Laporte, who made his name with Stade Francais raising them within three years from a third division side being watched by six spectators to champions, claimed that he wasn't interested in players who had other interests outside of rugby.

"There is no distinctive Laporte style of play but I insist on each member of the team not shirking his repsonsibility and putting in hard tackles because that is the way the rest of the world plays," said Laporte, who was never capped by France but as a combative scrum-half inspired Begles Bordeaux to the 1991 championship.

"Also I absolutely insist on iron discipline and that the players apply themselves 150 percent.

"I want every one of them to talk about rugby the whole time and nothing else," he added.

Laporte, who has stripped Raphael Ibanez of the captaincy and replaced him with grizzly lock Fabien Pelous, said that he would not stand for the French playing dirty - accusations that were levelled at them after they stunned the All Blacks in the World Cup semi-final.

"We are in the shop window and have to sell our sport to the young," he said.

"I am not interested in a victorious French team that plays dirty.

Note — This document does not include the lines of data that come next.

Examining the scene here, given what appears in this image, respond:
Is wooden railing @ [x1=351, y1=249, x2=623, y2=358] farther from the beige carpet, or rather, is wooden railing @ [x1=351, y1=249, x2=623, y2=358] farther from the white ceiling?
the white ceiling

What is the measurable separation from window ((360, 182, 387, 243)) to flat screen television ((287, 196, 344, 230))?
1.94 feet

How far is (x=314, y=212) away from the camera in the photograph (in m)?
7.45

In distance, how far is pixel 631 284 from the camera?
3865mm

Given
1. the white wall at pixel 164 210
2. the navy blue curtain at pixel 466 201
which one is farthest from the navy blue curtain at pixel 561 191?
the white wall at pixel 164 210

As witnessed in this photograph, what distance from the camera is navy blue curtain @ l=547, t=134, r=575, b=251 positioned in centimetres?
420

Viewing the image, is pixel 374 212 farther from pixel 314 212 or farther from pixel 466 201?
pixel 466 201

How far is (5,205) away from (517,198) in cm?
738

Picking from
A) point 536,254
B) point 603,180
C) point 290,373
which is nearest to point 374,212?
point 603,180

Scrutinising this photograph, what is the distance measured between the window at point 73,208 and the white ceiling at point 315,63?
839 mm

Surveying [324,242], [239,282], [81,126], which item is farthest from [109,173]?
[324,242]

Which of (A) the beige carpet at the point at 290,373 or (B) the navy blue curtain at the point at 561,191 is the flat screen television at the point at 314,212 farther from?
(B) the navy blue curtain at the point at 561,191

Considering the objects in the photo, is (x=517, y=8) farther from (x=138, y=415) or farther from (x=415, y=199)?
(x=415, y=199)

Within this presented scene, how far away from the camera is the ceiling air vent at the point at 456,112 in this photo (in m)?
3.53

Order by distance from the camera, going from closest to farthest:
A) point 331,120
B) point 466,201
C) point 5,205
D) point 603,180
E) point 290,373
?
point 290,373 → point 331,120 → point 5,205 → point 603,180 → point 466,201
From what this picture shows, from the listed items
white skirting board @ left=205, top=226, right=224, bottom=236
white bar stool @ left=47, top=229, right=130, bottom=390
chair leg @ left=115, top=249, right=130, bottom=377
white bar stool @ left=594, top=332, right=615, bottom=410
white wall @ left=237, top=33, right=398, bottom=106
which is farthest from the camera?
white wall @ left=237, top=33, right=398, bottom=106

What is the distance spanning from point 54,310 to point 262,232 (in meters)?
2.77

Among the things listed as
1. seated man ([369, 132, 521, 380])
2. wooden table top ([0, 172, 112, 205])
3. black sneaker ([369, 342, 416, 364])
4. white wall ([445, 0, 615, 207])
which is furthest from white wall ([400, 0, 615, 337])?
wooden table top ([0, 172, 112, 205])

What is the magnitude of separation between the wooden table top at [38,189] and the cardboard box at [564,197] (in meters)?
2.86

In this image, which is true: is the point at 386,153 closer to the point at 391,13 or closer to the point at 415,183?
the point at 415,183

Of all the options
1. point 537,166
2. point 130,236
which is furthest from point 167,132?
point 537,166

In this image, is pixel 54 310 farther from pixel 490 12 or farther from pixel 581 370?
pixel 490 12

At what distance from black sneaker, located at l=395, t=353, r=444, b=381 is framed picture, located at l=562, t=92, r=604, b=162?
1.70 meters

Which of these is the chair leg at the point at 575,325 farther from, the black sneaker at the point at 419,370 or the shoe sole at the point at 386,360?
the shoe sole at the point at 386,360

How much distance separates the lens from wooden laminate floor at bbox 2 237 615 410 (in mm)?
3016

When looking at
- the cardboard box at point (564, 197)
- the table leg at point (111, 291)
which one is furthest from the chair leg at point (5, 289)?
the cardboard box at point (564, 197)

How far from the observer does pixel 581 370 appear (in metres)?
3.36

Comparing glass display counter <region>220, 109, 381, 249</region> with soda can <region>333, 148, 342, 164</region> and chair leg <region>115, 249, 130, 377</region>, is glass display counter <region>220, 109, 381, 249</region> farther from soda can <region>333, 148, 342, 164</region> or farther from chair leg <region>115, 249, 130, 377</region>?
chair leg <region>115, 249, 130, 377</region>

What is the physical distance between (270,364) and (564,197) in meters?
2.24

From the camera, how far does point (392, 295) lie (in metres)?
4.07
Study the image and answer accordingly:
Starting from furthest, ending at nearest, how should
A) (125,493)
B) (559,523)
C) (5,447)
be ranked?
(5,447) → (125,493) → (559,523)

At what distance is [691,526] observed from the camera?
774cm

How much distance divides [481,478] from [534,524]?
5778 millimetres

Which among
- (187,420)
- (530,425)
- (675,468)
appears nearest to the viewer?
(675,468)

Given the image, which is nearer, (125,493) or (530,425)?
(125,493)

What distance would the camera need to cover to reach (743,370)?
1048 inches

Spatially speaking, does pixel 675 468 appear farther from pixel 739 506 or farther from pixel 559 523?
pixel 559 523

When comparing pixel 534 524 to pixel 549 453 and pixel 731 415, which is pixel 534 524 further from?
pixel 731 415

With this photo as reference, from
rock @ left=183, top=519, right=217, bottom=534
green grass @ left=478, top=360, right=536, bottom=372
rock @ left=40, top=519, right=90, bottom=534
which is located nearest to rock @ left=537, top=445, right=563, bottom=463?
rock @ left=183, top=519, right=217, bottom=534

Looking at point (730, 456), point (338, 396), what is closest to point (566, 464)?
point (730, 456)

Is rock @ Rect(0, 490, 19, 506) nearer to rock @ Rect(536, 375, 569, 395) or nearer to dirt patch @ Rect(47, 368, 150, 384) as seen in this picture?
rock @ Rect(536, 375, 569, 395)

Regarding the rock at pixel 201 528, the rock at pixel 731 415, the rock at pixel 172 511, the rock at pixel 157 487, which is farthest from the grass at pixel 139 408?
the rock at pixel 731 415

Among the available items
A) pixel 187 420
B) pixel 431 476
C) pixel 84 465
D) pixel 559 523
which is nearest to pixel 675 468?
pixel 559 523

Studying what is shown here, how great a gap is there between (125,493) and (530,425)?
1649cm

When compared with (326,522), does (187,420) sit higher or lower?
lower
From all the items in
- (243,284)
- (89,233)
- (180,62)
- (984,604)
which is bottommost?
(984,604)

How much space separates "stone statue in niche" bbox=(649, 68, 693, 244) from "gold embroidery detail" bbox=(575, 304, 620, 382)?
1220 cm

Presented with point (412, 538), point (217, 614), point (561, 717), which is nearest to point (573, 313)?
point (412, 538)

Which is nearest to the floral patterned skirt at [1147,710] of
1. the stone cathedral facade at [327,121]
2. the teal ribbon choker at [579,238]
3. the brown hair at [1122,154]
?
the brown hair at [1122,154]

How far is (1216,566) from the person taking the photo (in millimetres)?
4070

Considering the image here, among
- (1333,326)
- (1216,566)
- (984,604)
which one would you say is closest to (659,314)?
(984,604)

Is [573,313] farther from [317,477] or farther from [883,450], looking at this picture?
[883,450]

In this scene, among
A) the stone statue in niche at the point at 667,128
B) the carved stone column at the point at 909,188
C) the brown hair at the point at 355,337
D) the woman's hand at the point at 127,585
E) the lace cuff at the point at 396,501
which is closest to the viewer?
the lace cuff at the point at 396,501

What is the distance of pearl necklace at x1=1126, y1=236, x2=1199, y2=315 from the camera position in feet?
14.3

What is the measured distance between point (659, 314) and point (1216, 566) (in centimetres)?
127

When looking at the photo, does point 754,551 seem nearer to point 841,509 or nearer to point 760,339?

The French team must inspire young boys to play the game and they need idols to encourage them to do that," he added.

Laporte, who said that no-one should feel he had a divine right to a place in the starting line-up and that he would not hesitate to replace them with players from the French A team, denied that he was already fashioning a team for the 2003 World Cup.

"I haven't even given it a moment's thought as it's too far away at the moment," he said.

"In any case I may not last that long!" he added.